The Haitian government reported that approximately 230,000 people died, and over a million were left homeless. It also reported that 30,000 commercial buildings were no longer usable.

The world wide response to the crisis was amazing, with a multitude of organizations and governments pledging money and other resources to rescue people and assist with rebuilding. This has not turned into a reality for the country – many of the pledges resources have still not been delivered.

Almost a year later, the majority of those displaced by the devastating earthquake still reside in shelters, in temporary tents and other makeshift housing.

The earthquake was not the only reason Haiti was in the news this year. This was an election year for the country, and the process was postponed because of the earthquake. Along with senators and deputy seats to be selected, a new president was to be selected.

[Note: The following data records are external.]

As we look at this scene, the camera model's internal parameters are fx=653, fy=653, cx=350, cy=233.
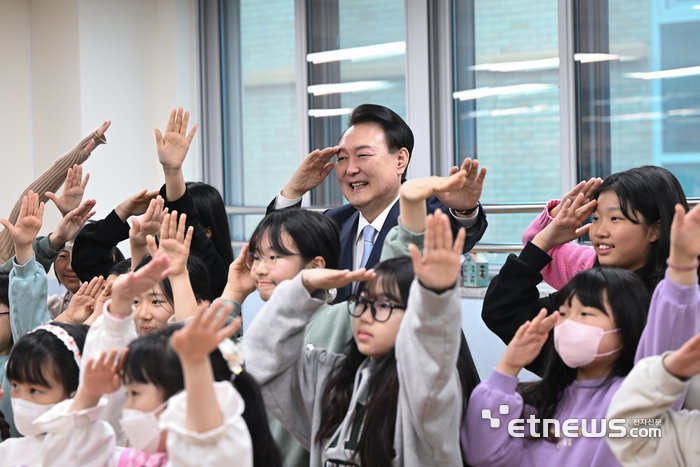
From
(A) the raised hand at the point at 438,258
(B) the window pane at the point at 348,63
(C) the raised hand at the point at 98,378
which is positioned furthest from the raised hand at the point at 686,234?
(B) the window pane at the point at 348,63

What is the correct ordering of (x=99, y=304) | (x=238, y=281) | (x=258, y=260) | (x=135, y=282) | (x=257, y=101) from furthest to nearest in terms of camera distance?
(x=257, y=101), (x=99, y=304), (x=238, y=281), (x=258, y=260), (x=135, y=282)

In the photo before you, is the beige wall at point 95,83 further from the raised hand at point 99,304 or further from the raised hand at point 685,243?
the raised hand at point 685,243

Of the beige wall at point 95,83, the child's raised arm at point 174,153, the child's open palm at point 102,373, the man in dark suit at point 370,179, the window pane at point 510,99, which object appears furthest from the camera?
the beige wall at point 95,83

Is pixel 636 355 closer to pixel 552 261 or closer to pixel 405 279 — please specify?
pixel 405 279

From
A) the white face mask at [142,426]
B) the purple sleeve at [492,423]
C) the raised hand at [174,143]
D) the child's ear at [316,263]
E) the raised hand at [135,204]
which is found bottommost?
the purple sleeve at [492,423]

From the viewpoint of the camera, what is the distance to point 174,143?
2406mm

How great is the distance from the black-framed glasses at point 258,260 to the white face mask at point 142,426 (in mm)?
599

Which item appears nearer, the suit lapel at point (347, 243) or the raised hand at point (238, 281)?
the raised hand at point (238, 281)

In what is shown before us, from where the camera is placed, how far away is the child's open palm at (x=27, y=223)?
7.32ft

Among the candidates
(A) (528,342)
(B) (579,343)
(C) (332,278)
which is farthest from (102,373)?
(B) (579,343)

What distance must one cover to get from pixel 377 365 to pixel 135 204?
57.2 inches

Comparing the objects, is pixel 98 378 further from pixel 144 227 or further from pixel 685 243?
pixel 685 243

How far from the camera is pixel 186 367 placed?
1004 mm

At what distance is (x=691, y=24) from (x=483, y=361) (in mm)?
1817
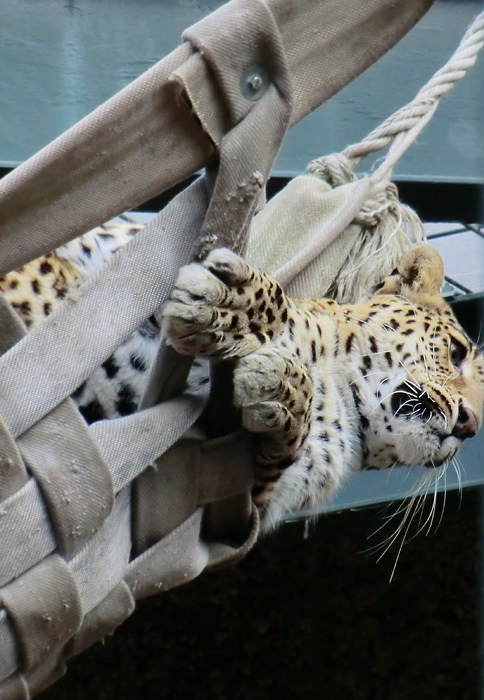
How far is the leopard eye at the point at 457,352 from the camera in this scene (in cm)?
216

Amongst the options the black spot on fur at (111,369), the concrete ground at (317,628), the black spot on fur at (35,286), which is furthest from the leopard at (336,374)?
the concrete ground at (317,628)

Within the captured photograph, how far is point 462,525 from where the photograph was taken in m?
3.85

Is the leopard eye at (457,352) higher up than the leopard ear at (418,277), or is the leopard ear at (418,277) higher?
the leopard ear at (418,277)

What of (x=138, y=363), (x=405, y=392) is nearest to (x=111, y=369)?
(x=138, y=363)

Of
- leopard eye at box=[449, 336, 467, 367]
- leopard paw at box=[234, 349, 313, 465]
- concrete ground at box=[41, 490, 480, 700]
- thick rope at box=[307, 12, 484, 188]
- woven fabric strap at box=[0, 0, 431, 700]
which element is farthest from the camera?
concrete ground at box=[41, 490, 480, 700]

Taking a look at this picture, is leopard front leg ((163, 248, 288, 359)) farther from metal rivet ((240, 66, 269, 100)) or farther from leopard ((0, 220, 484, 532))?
metal rivet ((240, 66, 269, 100))

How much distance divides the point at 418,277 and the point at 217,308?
924mm

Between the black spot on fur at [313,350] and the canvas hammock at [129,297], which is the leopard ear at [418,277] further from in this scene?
the canvas hammock at [129,297]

Recording artist Wyclef Jean made the news with a bid to get on the ballot as a candidate for president, but failed because he did not meet the qualifications. But by the time the rescheduled elections took place on Nov. 28, no clear winner for president emerged from the field of 18 candidates for the office and the result kicked off unrest in the country. The runoff election is scheduled for mid-January 2011 between Mirlande Manigat, a former first lady of Haiti, and Jude Célestin, a candidate from the current governing party.

Jamaica was plunged into civil unrest and the government declared a state of emergency in two parishes in Kingston after shootings and firebomb attacks on police stations in May. According to reports, the attacks were related to keeping Christopher “Dudus” Coke out of the hands of authorities who’d finally agreed to extradite him to the United States as requested.

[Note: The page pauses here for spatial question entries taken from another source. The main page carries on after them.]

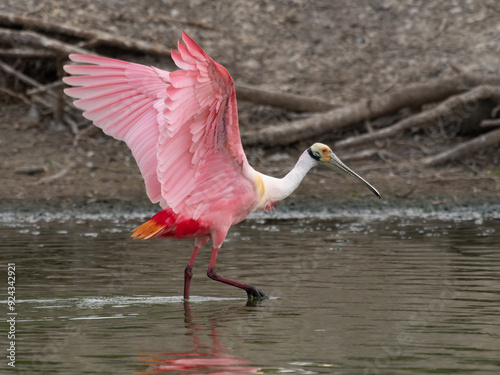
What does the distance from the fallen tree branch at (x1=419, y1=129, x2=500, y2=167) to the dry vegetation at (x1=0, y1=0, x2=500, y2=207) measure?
0.06 ft

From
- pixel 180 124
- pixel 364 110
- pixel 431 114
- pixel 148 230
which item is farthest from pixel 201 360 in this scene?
pixel 364 110

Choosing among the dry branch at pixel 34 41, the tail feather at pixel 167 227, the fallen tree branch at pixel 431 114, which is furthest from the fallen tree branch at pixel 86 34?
the tail feather at pixel 167 227

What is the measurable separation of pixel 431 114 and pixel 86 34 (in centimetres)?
512

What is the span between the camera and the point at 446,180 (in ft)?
41.8

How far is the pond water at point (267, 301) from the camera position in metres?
4.87

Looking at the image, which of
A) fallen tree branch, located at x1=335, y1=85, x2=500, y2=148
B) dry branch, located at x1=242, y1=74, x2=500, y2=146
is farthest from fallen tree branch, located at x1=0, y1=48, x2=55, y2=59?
fallen tree branch, located at x1=335, y1=85, x2=500, y2=148

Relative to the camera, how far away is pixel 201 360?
4.86 meters

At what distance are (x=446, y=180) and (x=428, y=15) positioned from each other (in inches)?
180

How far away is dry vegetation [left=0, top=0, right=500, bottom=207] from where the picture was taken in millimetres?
13047

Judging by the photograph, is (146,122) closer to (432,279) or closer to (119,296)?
(119,296)

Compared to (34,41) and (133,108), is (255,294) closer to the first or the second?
(133,108)

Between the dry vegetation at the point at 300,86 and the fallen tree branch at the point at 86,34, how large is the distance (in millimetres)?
21

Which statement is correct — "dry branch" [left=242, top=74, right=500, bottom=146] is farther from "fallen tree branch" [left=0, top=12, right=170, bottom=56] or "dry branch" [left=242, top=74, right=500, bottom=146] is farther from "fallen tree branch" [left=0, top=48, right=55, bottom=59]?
"fallen tree branch" [left=0, top=48, right=55, bottom=59]

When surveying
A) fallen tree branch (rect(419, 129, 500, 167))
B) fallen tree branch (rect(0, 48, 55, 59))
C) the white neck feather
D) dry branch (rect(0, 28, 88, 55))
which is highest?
dry branch (rect(0, 28, 88, 55))
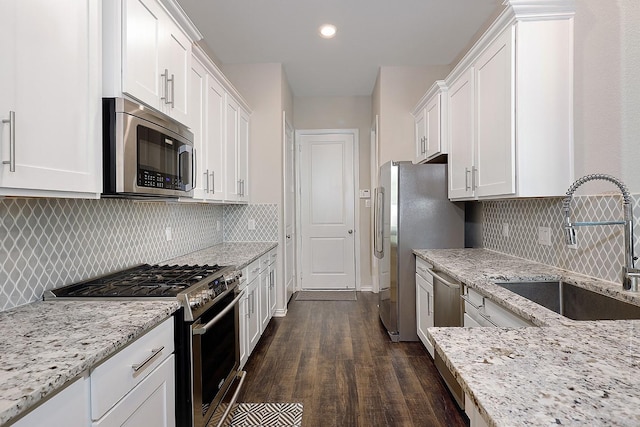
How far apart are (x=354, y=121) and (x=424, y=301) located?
3.24 m

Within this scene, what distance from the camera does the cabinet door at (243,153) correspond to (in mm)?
3789

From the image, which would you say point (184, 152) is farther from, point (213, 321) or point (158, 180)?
point (213, 321)

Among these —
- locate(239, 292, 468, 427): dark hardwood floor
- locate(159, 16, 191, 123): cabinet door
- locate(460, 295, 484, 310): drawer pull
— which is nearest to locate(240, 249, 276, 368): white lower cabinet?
locate(239, 292, 468, 427): dark hardwood floor

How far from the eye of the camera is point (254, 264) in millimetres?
3062

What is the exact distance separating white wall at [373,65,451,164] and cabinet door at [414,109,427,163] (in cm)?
18

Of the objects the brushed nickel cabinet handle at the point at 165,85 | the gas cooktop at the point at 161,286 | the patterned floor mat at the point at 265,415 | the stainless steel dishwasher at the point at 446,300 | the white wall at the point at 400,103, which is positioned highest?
the white wall at the point at 400,103

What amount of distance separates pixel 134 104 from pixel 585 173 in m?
2.20

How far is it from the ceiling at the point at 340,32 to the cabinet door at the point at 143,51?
147 cm

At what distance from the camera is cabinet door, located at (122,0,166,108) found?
1540 mm

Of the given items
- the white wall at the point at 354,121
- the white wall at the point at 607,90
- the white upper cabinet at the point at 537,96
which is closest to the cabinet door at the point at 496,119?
the white upper cabinet at the point at 537,96

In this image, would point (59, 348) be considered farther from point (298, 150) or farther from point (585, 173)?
point (298, 150)

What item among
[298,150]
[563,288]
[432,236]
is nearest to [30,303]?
[563,288]

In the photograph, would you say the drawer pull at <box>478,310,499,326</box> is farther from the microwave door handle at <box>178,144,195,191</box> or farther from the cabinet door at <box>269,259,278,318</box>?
the cabinet door at <box>269,259,278,318</box>

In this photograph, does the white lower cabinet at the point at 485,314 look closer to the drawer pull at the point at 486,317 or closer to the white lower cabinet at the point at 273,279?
the drawer pull at the point at 486,317
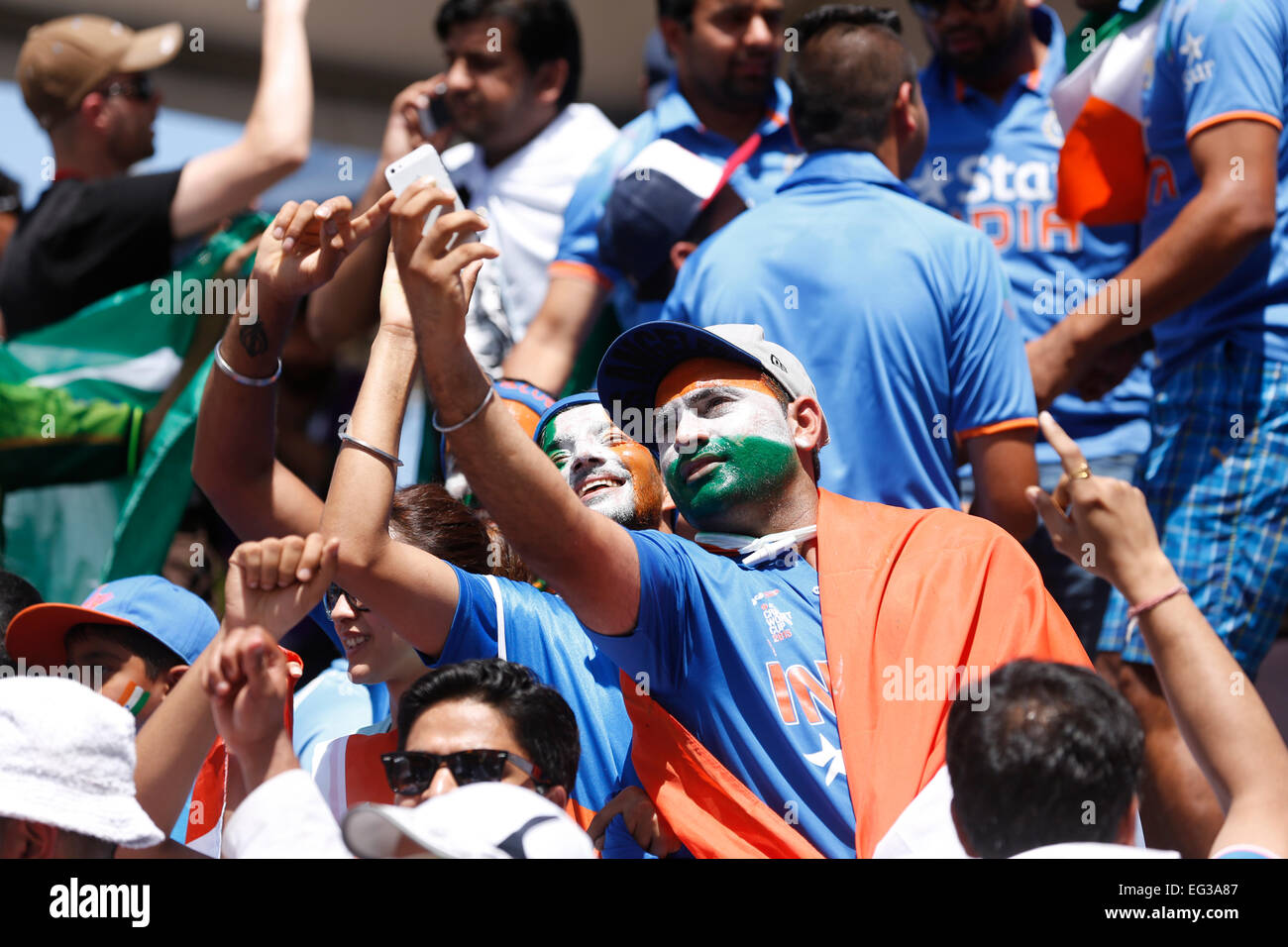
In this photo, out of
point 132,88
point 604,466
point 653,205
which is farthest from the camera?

Coke is wanted in the U.S. as the leader of the Shower Posse, a group allegedly reponsible for murdering hundreds of people during cocaine wars in the 1980s. Coke, 42, took over the gang around 1991, after the death of his father and older brother.

The United States first request for Coke’s extradition was pushed aside by the Jamaician govenment in 2009. But in May it issued a warrant for Coke’s arrest. Reportedly 70 people – civilians and police – were killed before Coke, who’d been barricaded in the Tivoli Gardens, was apprehended at a checkpoint on June 22. He appeared in a U.S. Court on June 25, entering a plea of not guilty and is awaiting trial.

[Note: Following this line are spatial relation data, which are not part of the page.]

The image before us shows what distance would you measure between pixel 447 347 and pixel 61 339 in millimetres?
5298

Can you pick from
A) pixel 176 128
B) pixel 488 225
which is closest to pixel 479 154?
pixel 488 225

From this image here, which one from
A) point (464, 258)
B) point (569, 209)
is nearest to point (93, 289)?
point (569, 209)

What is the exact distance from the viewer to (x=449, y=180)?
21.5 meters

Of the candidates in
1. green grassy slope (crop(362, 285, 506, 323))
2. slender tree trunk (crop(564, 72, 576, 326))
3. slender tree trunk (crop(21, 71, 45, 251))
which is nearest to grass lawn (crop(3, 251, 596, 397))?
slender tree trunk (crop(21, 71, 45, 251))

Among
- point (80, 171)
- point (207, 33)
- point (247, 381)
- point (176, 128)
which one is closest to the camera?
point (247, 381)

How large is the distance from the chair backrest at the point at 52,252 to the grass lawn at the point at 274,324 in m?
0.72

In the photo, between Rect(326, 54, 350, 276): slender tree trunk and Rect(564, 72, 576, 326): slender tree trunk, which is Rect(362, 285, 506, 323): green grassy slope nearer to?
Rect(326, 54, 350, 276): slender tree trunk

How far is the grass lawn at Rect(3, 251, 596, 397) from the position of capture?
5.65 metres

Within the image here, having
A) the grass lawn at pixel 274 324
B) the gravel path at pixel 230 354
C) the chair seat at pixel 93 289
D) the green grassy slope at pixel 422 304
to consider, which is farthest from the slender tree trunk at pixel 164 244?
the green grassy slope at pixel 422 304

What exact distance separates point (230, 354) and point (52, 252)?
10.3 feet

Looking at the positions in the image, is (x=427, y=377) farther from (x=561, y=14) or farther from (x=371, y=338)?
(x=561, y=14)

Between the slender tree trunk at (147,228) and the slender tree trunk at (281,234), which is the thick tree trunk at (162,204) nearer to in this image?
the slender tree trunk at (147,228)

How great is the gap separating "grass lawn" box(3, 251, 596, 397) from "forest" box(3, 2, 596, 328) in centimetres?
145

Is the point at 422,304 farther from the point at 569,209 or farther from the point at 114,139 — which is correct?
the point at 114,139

Many people are calling for the big oil conglomerate BP to go on trial for the catastrophe that propelled it into this year’s review. On April 20 the Deepwater Horizon drilling rig exploded, killing 11 workers, injuring 17 others and starting what has been described as the largest oil spill in U.S. controlled waters. The spill came from a sea floor gusher that released an approximate average of 53,000 barrels daily for 87 days. Until the well was capped on July 15, an estimated 206 million gallons of oil was released into the Gulf of Mexico.

The impact of this oil spill, which easily surpassed the volume of the Exxon Valdez spill in 1989, continues. Oil from the spill made it to the 125 miles of Louisiana coast and was found on Alabama, Florida and Mississippi barrier islands. A fisheries disaster for Alabama, Louisiana and Mississippi was declared by the federal government and a fishing ban remains in effect for approximately half of the Gulf.

BP has agreed to foot the entire cost for cleanup effort and to pay all claims, spending, so far, over $3.2 billion. While there is still much to be done, the underwater well was officially declared sealed by the U.S. government on Sept. 19.

Freeing underground resources led to another disaster this year, but one with a much happier ending. On Aug. 5 a cave-in at the San Esteban copper and gold mine, near Copiapo, Chile, trapped 33 miners. The miners were able to make their way to an underground shelter – about 2,300 feet down – where some supplies were kept.

After 17 days, the miners sent a note out to the surface attached to a probe sent in by rescue crews. At the time rescuers said they would be able to send in food and supplies, but that it would take months – because of the instability of the mine and the depth of the trapped men – to get them out.

After 66 days, the miners emerged through a 28-inch hole that had been drilled and secured for their rescue as the world looked on.